The story is set in the city of Madurai around the first century AD, and is about a couple, Kovalan and Kannagi. Through a series of missteps and misfortunes, the former is wrongfully given the death penalty. A wrathful Kannagi curses the king who passed the sentence and burns down the city. Muralidaran will play Kovalan, and Vidhya Subramanian, artistic director of Lasya Dance Company, will play Kannagi. Other key roles to be portrayed by local luminaries are that of the evil goldsmith-thief by Santosh Lakkaraju (Natyalaya Kuchipudi School of Dance), Madari, the shepherdess who shelters Kannagi by Deepa Mahadevan (artistic director of Tiruchitrambalam Dance Company), and narrator/ Kannagi’s friend by Sreelata Suresh (artistic director of Vishwa Shanthi Dance Academy).
Given the scale of the epic, the production will comprise approximately fifty dancers, representing schools from India as well, including Muralidaran’s own, Nrithyakshetra. The second lead female character of Madhavi will be played by a popular kuchipudi dancer from India, Uma Muralikrishna. Several types of dancing have been incorporated into the vividly dramatic scenes and over 12 group ensembles, set to different flavors of music, including pure instrumental. Among the participants that will bring fruition to this brilliant choreography are students of the schools mentioned above, as well as Abhinaya Dance Company, Jayendra Kalakendra, Nritthyollasa Dance Academy, and Pushpanjali Dance Academy.

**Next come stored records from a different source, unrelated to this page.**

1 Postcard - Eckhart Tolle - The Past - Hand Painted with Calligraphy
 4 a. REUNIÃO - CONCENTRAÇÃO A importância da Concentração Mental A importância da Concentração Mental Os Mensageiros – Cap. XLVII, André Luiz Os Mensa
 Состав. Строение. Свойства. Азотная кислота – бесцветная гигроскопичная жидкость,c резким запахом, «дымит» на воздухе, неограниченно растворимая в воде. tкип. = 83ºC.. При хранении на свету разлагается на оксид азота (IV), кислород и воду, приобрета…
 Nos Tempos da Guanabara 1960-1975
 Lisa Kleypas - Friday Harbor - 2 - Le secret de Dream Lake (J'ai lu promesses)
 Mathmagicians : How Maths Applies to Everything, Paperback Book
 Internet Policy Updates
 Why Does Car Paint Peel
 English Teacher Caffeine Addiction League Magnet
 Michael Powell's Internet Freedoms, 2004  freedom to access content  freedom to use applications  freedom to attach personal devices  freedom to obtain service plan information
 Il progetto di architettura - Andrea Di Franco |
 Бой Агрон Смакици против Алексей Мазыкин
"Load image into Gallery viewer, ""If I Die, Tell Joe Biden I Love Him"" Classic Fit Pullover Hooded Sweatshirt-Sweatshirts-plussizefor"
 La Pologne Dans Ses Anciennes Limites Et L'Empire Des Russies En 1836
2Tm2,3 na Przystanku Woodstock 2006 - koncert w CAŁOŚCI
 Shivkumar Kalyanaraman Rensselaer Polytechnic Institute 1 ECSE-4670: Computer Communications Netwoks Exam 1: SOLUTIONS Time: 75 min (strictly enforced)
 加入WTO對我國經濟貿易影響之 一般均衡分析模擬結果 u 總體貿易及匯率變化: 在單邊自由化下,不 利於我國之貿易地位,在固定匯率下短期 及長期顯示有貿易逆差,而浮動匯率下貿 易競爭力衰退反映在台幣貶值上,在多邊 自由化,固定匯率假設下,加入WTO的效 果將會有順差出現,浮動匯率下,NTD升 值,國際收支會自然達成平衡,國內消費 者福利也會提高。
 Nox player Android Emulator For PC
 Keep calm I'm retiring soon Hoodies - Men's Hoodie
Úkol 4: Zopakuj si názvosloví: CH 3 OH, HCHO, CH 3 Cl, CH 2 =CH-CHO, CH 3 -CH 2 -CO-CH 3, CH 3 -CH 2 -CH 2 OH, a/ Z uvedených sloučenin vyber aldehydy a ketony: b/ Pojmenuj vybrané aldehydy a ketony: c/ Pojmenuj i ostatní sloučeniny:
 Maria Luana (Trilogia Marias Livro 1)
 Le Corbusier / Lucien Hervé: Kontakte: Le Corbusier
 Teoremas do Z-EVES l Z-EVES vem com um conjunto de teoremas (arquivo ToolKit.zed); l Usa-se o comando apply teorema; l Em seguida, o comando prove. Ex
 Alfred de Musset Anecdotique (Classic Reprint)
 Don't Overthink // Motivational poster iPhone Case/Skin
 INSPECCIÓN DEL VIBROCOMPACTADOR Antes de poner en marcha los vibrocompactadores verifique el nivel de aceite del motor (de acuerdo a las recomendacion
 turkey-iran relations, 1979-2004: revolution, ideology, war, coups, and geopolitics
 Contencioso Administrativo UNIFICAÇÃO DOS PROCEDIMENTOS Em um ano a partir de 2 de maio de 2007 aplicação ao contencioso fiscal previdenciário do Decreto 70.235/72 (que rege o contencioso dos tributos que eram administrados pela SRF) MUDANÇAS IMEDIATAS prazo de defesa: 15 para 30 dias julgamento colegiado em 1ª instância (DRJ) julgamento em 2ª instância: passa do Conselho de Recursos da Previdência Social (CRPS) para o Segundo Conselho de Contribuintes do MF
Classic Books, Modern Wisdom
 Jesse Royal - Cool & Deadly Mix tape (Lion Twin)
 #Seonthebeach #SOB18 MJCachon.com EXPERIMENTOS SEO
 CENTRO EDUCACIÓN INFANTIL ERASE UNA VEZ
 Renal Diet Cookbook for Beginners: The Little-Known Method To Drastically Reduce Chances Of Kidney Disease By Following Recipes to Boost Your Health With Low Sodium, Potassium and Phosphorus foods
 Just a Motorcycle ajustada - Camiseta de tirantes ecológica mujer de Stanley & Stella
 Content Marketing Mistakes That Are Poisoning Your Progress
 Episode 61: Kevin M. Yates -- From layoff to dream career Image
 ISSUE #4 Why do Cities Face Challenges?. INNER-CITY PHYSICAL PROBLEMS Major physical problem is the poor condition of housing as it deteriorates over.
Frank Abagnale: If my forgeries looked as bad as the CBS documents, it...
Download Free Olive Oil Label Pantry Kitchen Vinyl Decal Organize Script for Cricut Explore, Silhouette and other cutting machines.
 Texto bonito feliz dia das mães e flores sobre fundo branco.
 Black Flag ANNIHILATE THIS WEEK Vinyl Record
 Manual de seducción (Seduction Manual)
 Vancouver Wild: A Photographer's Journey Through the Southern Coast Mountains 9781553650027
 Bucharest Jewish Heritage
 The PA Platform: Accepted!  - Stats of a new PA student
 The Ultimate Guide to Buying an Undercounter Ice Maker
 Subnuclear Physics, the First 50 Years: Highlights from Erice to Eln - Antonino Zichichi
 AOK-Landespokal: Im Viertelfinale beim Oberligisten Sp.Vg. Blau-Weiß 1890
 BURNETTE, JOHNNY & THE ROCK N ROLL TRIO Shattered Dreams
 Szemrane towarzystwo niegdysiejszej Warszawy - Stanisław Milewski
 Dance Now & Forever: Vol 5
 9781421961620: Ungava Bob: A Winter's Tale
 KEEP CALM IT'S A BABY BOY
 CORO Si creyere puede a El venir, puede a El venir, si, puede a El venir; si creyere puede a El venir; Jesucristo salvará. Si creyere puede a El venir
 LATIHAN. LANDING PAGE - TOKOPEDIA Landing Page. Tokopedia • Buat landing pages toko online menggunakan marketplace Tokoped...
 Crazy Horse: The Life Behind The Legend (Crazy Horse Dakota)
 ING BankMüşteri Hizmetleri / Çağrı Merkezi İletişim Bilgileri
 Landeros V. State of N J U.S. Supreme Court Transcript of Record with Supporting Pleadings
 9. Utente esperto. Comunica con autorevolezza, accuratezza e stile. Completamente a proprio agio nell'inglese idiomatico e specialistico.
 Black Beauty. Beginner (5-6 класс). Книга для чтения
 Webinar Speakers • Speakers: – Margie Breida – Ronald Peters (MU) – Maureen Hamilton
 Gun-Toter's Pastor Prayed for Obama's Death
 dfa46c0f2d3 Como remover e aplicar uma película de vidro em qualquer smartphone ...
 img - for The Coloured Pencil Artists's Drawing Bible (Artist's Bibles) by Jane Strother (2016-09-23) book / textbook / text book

Muralidaran is known for his passion for the Tamil language and for his several hundred compositions, which have put to use all the 35 thalams (beat patterns) in the Karnatik vocabulary. He has also composed over 15 dance-dramas. His work is regularly applauded for precise laya (rhythm), originality of thought, and choreographic excellence.
“‘Silapathigaram’ is a gem amongst Tamil literature,” he says, “so it was but natural for me to choose it as my next production. I feel invigorated to present the essence of this composition to astute U.S. rasikas.”
Indeed, the ability of this priceless literary treasure to move audiences is a fitting choice for Kalalaya’s celebratory year. “Silapathigaram is the first of dance-dramas Kalalaya intends to present every year. My aim is to get local schools and talent to collaborate and stage a superlative production,” says Kala Iyer, founder/director of the Fremont institution.
Arguably among the first Karnatik music teachers in the Bay Area, Iyer is also known for hosting superstar musicians and dancers from India, such as Dr. Balamuralikrishna, P. Unnikrishnan, Padma Subrahmanyam, Alarmel Valli, and Chitra Visweswaran. A musician with an analytical bent of mind (Iyer’s graduation honors included comparative studies in Indian and Western music), she has been featured on the CD Mama’s Lullaby by Ellipsis Arts, where she sang “Madhava Mama.” Her prolific career includes jugalbandhis with Hindustani musician Rita Sahai, and performing at various Bay Area locations, Chicago, Miami, and Cleveland. She also provides vocal sustenance to dance recitals.
Iyer says she doesn’t tire of teaching. “I love teaching my 50-plus students. You could say I grew up on a staple diet of Karnatik music,” she says.
“I started learning at five, and went on to graduate with music honors from Delhi University. Yet, with a performing art, one learns as much when performing as when experiencing maestros perform.”
After 20 years, things are not slowing down for Kalalaya, which is already planning its fall program when it will present a Karnatik concert with Ranjani and Gayatri (vocal) and A. Kanyakumari and Embar Kannan (violin duet).